Gemeinsame Aktion von GdP-NRW, DGB und GEW:

Kein Frühling für Hitler

"Für Toleranz - Gegen Gewalt"

 

 Düsseldorf. „Kein Frühling für Hitler“ heißt eine von der Gewerkschaft der Polizei (GdP NRW) initiierte Plakat-Aktion. Gemeinsam mit der Gewerkschaft Erziehung und Wissenschaft und dem DGB-Landesbezirk wirbt die GdP damit „Für Toleranz – Gegen Gewalt“. „Wir setzen damit zugleich ein Stoppsignal gegen den Versuch von Rechtsextremisten, am 1. Mai in Dortmund ihre verfassungsfeindlichen, antidemokratischen und fremdenfeindlichen Thesen zu verbreiten“, sagt Frank Richter, Landesvorsitzender der GdP.

Das Plakatmotiv des Mülheimer Künstlers Klaus Schiemann zeigt einen aus der Kiste springenden Hitler mit dem Textzusatz „gib den Rechten keine Chance“. Der 1955 geborene Schiemann studierte an der Staatlichen Kunstakademie Düsseldorf und setzte sich schon früh künstlerisch mit dem Thema Rassismus und Ausländerfeindlichkeit auseinander. Damit beschäftigt sich auch sein 1993 entstandener erster Bildband „Was ist nur los in Feuerland“, mit politischen Fabeln für Kinder. Der
 
Landesjugendring NRW verlieh ihm 2002 den „Goldenen Hammer zur Überwindung von Gewalt und Rassismus“.
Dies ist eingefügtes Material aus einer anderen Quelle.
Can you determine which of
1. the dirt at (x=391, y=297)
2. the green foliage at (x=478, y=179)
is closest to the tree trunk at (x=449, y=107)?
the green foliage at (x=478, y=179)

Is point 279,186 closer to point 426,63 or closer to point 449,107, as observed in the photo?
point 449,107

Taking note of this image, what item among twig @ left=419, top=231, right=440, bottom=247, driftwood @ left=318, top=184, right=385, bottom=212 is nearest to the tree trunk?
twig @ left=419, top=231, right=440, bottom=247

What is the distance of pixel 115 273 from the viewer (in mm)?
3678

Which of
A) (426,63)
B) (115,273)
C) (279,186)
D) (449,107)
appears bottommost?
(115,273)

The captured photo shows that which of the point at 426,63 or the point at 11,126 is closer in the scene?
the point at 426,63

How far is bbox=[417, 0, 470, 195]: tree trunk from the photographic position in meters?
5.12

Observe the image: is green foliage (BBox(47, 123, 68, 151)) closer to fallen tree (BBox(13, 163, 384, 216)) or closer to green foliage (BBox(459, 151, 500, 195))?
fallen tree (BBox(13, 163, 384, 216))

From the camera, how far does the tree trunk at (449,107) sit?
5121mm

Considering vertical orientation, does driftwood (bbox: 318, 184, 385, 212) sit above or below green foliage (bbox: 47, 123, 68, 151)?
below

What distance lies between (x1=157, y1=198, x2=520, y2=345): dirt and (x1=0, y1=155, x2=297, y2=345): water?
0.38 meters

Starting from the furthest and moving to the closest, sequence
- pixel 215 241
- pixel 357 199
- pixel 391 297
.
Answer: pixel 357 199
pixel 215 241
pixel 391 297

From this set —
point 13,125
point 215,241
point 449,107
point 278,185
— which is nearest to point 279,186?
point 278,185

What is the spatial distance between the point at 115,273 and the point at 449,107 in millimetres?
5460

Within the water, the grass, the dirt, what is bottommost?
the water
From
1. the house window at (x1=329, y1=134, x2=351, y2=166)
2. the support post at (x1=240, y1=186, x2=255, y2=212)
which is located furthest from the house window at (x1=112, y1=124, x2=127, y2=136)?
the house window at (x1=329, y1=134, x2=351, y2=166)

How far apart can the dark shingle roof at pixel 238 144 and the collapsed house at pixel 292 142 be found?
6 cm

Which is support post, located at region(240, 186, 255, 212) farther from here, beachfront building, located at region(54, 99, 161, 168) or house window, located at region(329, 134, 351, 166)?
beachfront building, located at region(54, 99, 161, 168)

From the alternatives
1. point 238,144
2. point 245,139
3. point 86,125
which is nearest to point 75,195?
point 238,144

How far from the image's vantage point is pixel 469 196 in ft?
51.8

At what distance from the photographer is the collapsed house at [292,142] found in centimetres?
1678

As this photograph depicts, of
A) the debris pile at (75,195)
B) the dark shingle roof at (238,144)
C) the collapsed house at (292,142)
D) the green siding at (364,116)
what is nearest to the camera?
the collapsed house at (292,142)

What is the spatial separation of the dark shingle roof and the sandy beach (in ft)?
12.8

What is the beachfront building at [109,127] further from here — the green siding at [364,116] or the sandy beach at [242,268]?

Die gemeinsame Plakat-Aktion versteht die GdP als einen Mosaikstein der ständigen Aufgabe, sich mit dem antidemokratischen Weltbild Ewiggestriger gesellschaftspolitisch auseinander zu setzen. Der Ruf nach einem Verbot zum Beispiel der NPD könne diese Auseinandersetzung und die damit verbundene Aufklärung nicht ersetzen, betont Richter. Ein Verbot beseitige nicht die braunen Thesen aus den Köpfen von Verwirrten. Wichtig sei es, dass in den Schulen, in den Familien und im Kreis von Kollegen diskutiert werde über den Fremdenhass und die Rattenfängermethoden von Rechtsradikalen, „die so tun, als ob sie sich der Probleme der kleinen Leute annehmen“.

Ausdrücklich hat sich die GdP dem Aufruf zur Gedenk- und Protestveranstaltung am 1. Mai in Dortmund angeschlossen. Dort heißt es: „Am Tag der Arbeit darf nicht vergessen werden, dass es die ideologischen Ziehväter der heutigen Neonazis waren, die zwischen 1933 und 1945 auch die gewählten Vertreter von Arbeitnehmerinnen und Arbeitnehmern mit Hass und Verfolgung überzogen haben.“ Frank Richter unterstreicht für die GdP den Aufruf des Dortmunder Oberbürgermeisters, des DGB Östliches Ruhrgebiet und des Arbeitskreises gegen Rechtsextremismus zu Weltoffenheit, Mitmenschlichkeit, Toleranz und Solidarität. Das sei das richtige Signal gegen die Rechtsradikalen.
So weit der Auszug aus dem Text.